Ketidaksemenggahan berperilaku, mulai dari megakorupsi hingga yang
sebatas meludah di sembarang tempat, tetap saja menjadi perangai
membusukkan negeri yang terjadi setiap hari.

Respons masyarakat terhadap hari-hari besar keagamaan pun setali tiga
uang. Ayat-ayat suci dikumandangkan, pengkhotbah bertebaran berupaya
menggugah nurani. Air mata bercucuran dibuatnya. Tapi, dalam tempo
beberapa jam sesudahnya, semua orang sudah dapat kembali menyaksikan
bahkan menjadi korban tindak-tanduk jahiliah.

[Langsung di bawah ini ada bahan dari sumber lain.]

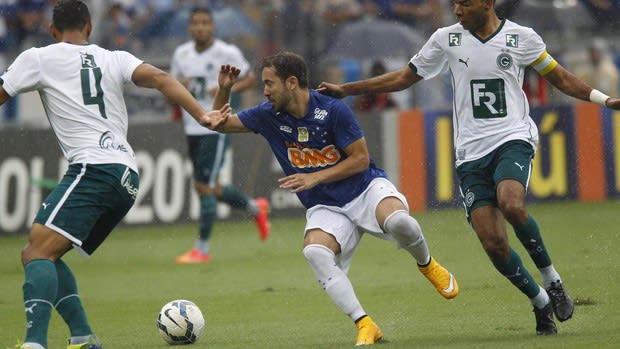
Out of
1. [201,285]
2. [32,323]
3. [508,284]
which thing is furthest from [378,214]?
[201,285]

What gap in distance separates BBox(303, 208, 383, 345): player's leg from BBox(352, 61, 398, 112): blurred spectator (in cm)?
972

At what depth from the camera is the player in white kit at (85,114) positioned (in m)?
7.30

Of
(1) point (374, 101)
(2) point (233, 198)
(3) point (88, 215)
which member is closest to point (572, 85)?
(3) point (88, 215)

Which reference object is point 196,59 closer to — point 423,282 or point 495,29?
point 423,282

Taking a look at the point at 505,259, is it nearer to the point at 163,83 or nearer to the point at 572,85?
the point at 572,85

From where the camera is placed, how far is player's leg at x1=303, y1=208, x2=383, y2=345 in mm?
7535

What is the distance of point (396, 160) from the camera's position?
1738cm

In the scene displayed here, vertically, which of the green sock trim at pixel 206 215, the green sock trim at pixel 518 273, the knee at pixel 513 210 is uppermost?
the knee at pixel 513 210

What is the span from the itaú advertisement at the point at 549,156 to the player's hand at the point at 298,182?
983 centimetres

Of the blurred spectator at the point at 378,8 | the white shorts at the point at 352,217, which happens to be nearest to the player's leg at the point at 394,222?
the white shorts at the point at 352,217

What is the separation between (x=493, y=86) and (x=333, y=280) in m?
1.72

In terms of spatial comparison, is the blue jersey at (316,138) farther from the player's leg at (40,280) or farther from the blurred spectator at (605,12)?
the blurred spectator at (605,12)

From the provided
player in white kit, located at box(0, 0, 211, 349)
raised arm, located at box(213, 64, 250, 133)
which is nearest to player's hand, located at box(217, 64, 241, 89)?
raised arm, located at box(213, 64, 250, 133)

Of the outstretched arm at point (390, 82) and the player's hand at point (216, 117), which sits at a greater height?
the player's hand at point (216, 117)
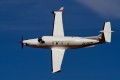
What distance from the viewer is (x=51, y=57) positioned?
171000 millimetres

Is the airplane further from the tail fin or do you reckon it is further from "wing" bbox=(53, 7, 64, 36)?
"wing" bbox=(53, 7, 64, 36)

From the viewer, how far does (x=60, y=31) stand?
586 ft

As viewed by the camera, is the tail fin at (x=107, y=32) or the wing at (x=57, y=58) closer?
the wing at (x=57, y=58)

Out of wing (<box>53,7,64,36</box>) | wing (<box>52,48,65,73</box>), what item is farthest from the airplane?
wing (<box>53,7,64,36</box>)

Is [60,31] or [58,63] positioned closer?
[58,63]

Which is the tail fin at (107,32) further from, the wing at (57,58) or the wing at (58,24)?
the wing at (58,24)

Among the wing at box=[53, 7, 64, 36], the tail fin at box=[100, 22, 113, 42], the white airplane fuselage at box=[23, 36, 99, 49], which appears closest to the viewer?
the tail fin at box=[100, 22, 113, 42]

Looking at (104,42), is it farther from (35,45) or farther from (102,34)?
(35,45)

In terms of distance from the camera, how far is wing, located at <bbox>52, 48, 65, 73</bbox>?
6491 inches

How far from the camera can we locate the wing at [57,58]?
16488 cm

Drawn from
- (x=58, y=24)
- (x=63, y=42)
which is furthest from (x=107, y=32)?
(x=58, y=24)

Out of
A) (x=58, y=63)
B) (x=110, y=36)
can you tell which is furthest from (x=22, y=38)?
(x=110, y=36)

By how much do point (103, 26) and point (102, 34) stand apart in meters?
2.40

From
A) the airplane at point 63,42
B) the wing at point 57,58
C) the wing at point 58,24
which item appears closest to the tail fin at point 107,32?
the airplane at point 63,42
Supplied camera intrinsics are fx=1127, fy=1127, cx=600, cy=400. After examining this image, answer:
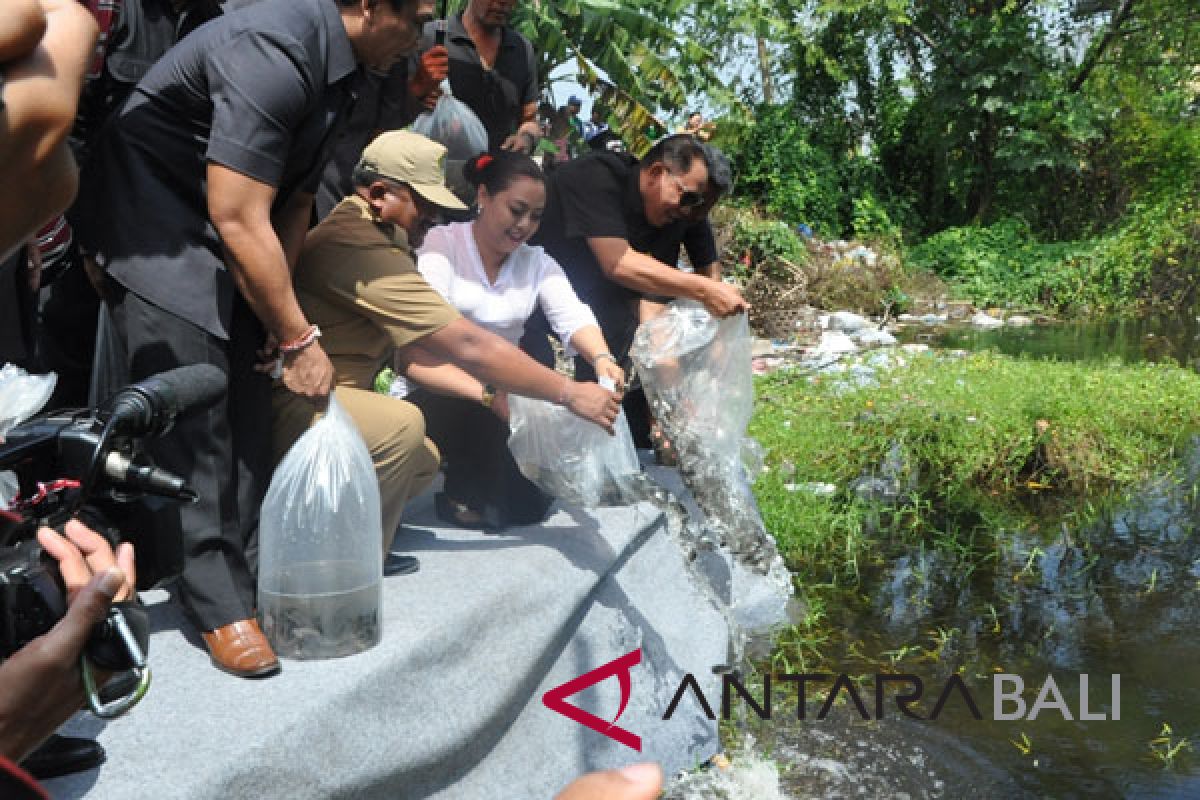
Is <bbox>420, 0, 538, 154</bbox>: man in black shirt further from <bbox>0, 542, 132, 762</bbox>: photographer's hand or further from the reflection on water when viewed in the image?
the reflection on water

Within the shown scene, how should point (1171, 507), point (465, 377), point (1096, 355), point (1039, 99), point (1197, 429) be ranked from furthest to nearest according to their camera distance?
point (1039, 99) → point (1096, 355) → point (1197, 429) → point (1171, 507) → point (465, 377)

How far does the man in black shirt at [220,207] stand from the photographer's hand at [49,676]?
1.25 meters

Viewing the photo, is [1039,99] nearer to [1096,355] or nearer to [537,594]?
[1096,355]

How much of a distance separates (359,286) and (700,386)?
1539mm

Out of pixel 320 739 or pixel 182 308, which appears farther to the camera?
pixel 182 308

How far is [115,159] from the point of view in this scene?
95.6 inches

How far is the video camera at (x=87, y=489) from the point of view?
1142 millimetres

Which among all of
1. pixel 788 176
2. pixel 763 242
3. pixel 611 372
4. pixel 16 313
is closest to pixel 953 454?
pixel 611 372

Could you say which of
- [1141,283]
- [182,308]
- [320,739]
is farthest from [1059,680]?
[1141,283]

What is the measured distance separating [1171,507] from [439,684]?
4.41 meters

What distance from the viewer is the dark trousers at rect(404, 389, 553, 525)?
11.6ft

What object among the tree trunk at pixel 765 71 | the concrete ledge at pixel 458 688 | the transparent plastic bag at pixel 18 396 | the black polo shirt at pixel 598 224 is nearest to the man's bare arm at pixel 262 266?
the transparent plastic bag at pixel 18 396

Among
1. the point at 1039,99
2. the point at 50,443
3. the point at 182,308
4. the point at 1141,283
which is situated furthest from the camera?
the point at 1039,99

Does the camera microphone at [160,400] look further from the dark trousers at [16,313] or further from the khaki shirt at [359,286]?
the khaki shirt at [359,286]
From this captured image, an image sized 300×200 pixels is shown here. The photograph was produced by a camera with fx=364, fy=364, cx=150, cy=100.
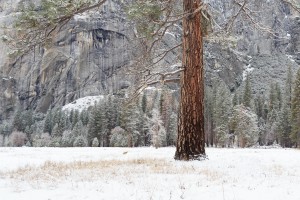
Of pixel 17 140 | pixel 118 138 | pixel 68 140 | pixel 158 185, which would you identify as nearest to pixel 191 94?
pixel 158 185

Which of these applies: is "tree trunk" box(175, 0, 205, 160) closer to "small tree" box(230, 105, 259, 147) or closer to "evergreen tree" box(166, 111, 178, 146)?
"small tree" box(230, 105, 259, 147)

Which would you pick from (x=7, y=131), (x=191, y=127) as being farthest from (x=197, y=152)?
(x=7, y=131)

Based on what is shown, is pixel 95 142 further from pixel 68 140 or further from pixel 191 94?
pixel 191 94

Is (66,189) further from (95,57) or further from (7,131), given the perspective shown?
(95,57)

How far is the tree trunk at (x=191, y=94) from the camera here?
36.6 ft

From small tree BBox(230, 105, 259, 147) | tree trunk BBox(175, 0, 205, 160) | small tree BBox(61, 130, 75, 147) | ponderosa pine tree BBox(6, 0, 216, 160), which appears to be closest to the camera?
ponderosa pine tree BBox(6, 0, 216, 160)

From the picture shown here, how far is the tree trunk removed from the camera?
36.6ft

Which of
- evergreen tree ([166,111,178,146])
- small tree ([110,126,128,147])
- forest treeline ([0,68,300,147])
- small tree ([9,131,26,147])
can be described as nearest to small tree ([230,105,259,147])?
forest treeline ([0,68,300,147])

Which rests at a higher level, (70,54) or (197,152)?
(70,54)

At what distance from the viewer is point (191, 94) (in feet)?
36.8

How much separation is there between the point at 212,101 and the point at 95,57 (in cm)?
11378

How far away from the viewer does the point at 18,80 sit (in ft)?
620

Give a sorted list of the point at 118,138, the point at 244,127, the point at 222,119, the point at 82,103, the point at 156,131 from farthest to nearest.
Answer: the point at 82,103
the point at 222,119
the point at 118,138
the point at 156,131
the point at 244,127

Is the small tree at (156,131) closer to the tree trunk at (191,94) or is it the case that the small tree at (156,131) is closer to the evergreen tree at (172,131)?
the evergreen tree at (172,131)
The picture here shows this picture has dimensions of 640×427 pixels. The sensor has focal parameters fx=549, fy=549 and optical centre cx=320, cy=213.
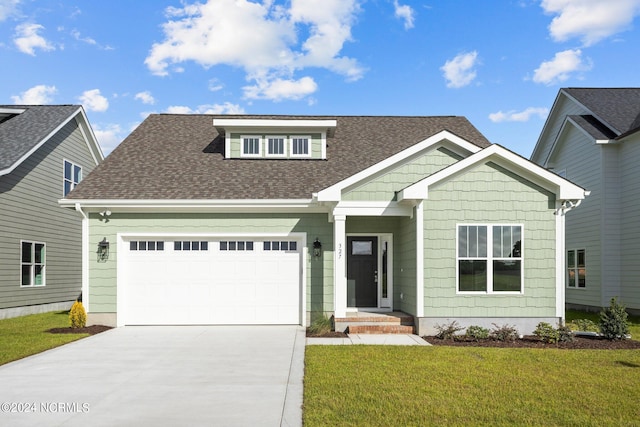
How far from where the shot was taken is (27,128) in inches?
730

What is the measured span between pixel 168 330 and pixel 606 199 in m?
14.6

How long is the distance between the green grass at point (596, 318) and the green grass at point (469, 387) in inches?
119

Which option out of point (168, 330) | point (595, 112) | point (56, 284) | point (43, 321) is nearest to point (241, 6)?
point (168, 330)

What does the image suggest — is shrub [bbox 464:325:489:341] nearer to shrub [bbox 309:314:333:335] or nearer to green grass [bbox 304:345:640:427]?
green grass [bbox 304:345:640:427]

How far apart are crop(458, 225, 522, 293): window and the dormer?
234 inches

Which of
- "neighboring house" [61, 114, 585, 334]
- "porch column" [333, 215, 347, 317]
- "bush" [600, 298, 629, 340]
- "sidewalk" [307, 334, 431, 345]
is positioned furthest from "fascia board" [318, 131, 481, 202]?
"bush" [600, 298, 629, 340]

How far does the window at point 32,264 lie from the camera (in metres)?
17.5

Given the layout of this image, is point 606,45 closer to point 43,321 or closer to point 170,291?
point 170,291

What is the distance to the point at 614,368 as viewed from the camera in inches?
349

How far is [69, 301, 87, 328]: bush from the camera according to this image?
13484mm

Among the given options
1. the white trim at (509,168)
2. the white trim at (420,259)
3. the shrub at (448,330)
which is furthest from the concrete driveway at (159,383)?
the white trim at (509,168)

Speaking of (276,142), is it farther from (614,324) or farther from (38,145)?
(614,324)

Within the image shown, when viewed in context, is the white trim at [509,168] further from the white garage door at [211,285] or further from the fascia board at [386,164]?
the white garage door at [211,285]

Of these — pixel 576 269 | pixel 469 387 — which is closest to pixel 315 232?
pixel 469 387
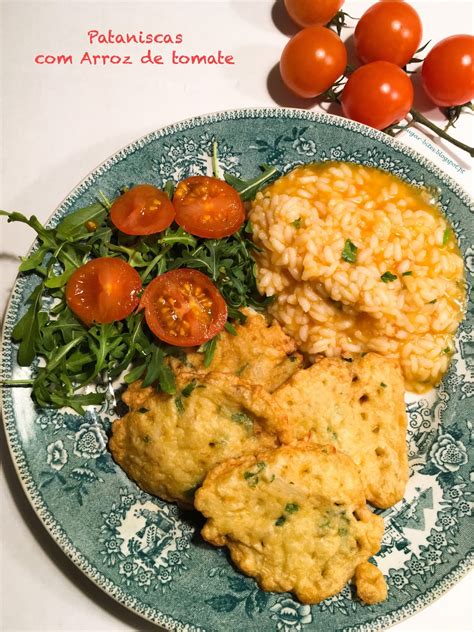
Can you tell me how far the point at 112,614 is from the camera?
412cm

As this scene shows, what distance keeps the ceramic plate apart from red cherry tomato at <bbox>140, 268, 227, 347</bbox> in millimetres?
746

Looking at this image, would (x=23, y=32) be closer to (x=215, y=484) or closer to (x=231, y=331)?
(x=231, y=331)

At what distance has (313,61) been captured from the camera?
15.3 feet

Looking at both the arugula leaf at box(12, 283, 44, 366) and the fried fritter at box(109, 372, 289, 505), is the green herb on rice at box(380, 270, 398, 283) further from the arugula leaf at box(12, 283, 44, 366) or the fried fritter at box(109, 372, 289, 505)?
the arugula leaf at box(12, 283, 44, 366)

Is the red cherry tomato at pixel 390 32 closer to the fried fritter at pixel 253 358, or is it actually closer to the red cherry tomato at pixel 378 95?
the red cherry tomato at pixel 378 95

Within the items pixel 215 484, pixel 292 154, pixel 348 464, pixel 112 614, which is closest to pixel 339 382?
pixel 348 464

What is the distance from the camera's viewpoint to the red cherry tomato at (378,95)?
4.59 metres

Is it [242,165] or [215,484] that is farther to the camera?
[242,165]

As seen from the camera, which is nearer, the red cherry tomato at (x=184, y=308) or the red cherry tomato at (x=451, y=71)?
the red cherry tomato at (x=184, y=308)

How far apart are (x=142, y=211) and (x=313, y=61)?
1847 mm

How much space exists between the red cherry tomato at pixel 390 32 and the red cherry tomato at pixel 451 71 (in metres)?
0.20

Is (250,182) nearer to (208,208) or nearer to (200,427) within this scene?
(208,208)

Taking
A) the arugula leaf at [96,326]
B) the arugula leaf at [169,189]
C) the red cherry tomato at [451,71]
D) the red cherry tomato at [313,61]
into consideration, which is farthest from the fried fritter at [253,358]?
the red cherry tomato at [451,71]

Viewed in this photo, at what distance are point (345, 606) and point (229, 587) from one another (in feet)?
2.28
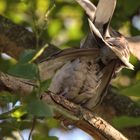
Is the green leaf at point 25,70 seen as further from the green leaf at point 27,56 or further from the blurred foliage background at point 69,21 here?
the blurred foliage background at point 69,21

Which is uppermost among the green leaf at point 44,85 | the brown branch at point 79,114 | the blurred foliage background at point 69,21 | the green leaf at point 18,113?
the green leaf at point 44,85

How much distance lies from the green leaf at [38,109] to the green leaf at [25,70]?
3.2 inches

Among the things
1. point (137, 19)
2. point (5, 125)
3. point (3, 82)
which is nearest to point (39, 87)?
point (5, 125)

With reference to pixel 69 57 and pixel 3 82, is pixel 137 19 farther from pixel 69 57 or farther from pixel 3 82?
pixel 3 82

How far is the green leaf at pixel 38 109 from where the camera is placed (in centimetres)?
147

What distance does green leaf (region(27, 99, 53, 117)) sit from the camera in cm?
147

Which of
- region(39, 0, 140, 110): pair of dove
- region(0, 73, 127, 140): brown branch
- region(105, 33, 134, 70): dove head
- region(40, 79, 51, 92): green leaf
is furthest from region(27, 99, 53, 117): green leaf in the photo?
region(105, 33, 134, 70): dove head

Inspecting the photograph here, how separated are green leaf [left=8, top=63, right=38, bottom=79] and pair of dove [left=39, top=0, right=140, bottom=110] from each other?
2.00ft

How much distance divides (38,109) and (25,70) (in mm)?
131

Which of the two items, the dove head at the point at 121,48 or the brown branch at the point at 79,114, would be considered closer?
the brown branch at the point at 79,114

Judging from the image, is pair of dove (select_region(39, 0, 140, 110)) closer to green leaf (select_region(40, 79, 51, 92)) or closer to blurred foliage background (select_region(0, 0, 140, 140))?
blurred foliage background (select_region(0, 0, 140, 140))

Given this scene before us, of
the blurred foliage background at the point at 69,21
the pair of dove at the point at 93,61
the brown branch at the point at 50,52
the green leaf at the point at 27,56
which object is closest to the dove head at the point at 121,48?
the pair of dove at the point at 93,61

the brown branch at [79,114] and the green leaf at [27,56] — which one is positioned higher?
the green leaf at [27,56]

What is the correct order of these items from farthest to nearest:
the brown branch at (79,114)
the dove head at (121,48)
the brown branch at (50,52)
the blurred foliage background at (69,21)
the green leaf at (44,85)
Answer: the blurred foliage background at (69,21)
the brown branch at (50,52)
the dove head at (121,48)
the brown branch at (79,114)
the green leaf at (44,85)
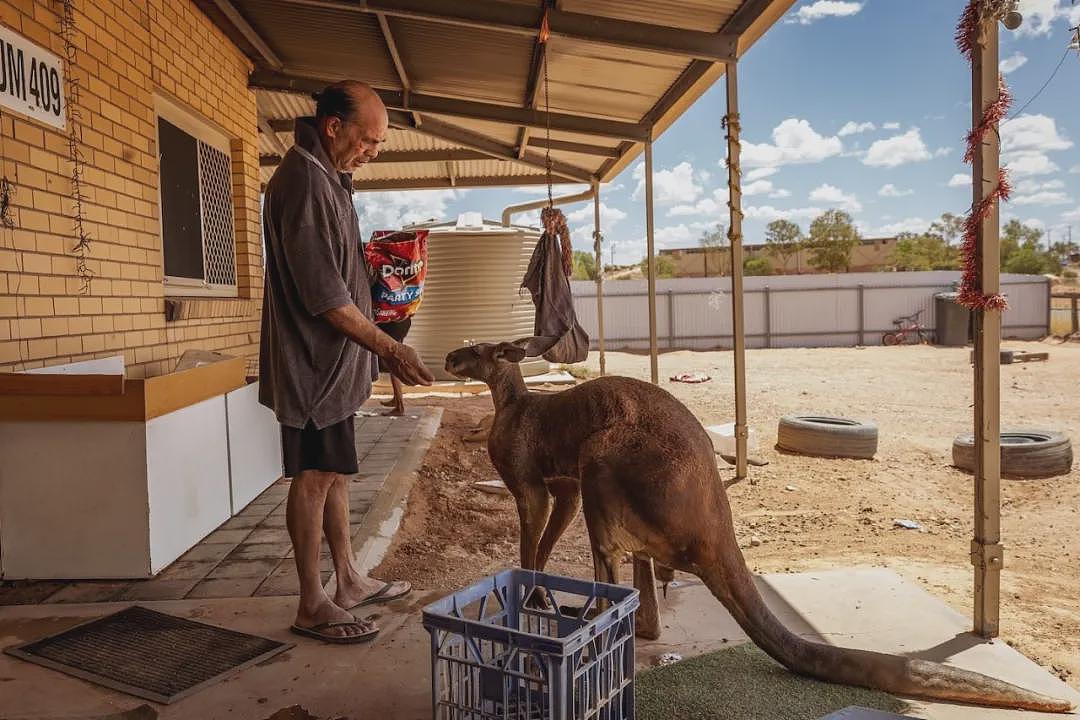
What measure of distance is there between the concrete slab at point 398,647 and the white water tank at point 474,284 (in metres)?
10.1

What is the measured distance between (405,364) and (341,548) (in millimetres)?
1029

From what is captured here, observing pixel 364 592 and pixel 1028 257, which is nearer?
pixel 364 592

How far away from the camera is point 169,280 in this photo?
5.52 metres

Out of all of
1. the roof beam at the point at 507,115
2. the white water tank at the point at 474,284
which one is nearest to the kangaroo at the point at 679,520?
the roof beam at the point at 507,115

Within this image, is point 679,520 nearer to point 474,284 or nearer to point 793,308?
point 474,284

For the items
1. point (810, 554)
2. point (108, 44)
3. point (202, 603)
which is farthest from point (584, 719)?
point (108, 44)

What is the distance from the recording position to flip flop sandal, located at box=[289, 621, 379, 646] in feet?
9.41

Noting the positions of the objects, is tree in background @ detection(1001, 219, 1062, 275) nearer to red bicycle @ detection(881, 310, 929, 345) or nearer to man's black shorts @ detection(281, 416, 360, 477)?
red bicycle @ detection(881, 310, 929, 345)

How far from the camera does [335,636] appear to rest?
9.44 ft

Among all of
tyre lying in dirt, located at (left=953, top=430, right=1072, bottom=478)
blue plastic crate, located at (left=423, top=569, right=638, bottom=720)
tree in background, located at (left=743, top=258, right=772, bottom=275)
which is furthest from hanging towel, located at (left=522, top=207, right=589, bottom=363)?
tree in background, located at (left=743, top=258, right=772, bottom=275)

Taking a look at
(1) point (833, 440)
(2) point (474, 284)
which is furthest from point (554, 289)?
(2) point (474, 284)

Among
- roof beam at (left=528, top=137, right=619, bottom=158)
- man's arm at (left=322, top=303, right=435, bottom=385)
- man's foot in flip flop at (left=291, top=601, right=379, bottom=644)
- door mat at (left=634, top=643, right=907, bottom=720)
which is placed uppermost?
roof beam at (left=528, top=137, right=619, bottom=158)

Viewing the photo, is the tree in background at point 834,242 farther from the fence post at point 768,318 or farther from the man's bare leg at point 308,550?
the man's bare leg at point 308,550

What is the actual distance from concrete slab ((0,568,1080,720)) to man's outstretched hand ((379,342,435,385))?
1.00 m
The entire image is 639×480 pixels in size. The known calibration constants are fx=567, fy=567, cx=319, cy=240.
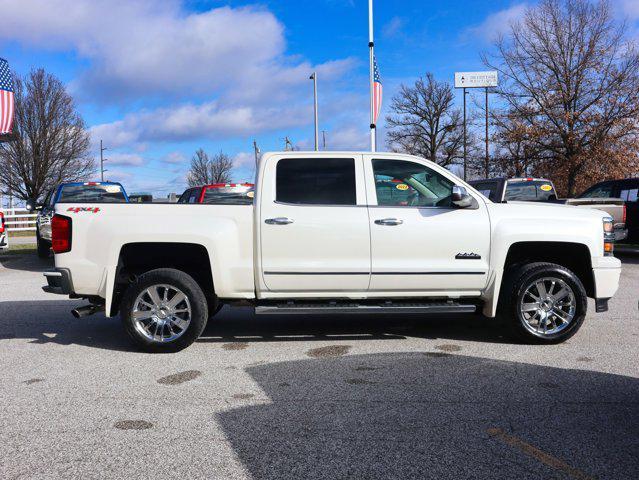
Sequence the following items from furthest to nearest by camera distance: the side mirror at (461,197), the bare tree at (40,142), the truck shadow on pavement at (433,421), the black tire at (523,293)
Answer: the bare tree at (40,142) → the black tire at (523,293) → the side mirror at (461,197) → the truck shadow on pavement at (433,421)

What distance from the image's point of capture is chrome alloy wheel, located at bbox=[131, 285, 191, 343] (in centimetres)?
560

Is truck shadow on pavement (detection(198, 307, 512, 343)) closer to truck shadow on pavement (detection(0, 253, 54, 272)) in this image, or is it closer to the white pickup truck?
the white pickup truck

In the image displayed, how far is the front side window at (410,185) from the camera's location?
231 inches

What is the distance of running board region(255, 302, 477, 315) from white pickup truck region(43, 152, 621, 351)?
0.01m

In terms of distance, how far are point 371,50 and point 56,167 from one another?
81.3ft

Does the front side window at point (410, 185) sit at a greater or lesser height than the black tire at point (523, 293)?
greater

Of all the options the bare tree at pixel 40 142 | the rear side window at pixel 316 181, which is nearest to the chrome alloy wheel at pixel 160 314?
the rear side window at pixel 316 181

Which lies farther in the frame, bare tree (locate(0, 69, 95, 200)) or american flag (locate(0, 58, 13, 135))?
bare tree (locate(0, 69, 95, 200))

Pemandangan seperti itu pula yang, menurut saya, akan segera
berlangsung dalam Ramadan kali ini. Berbagai hal telah dilakukan guna
membangun nuansa bahwa Ramadan memang berbeda dengan bulan-bulan
lainnya. Semangat kemanusiaan, kekhusyukan vertikal, dan beraneka
suasana lain gencar dicoba untuk dihidupkan. Namun, alih-alih tumbuh
perasaan sakral menyongsong bulan suci, justru kemuakan yang muncul
di hati.

Bukan udara segar berisi kebeningan agamis yang terhirup, melainkan
ekstremisme. Lebih tragis lagi, tidak hanya satu ekstremisme seperti
pada Ramadan tahun silam, ekstremisme telah mencapai bentuk
paripurnanya pada tahun ini, yakni dengan terdapatnya dua ekstremisme
yang sama-sama mengklaim tengah melakukan revitalisasi terhadap
Ramadan. Ekstremisme yang saya maksud adalah dua fenomena kontras
yang dialami oleh sejumlah pihak sebagai ilusi atas keagungan Ramadan.

***

Pada salah satu sudut, ekstremisme mempertontonkan dirinya dalam
paras apokaliptik. Bali menjadi panggungnya. Karena -menurut
investigasi sementara Polri- rentetan aksi bom bunuh diri itu
memiliki pola yang biasa dilakukan Azhari dan Noordin M. Top, maka
dapat dipastikan bahwa lagi-lagi motif agama merupakan alasan para
teroris brutal itu dalam membantai sekian banyak manusia.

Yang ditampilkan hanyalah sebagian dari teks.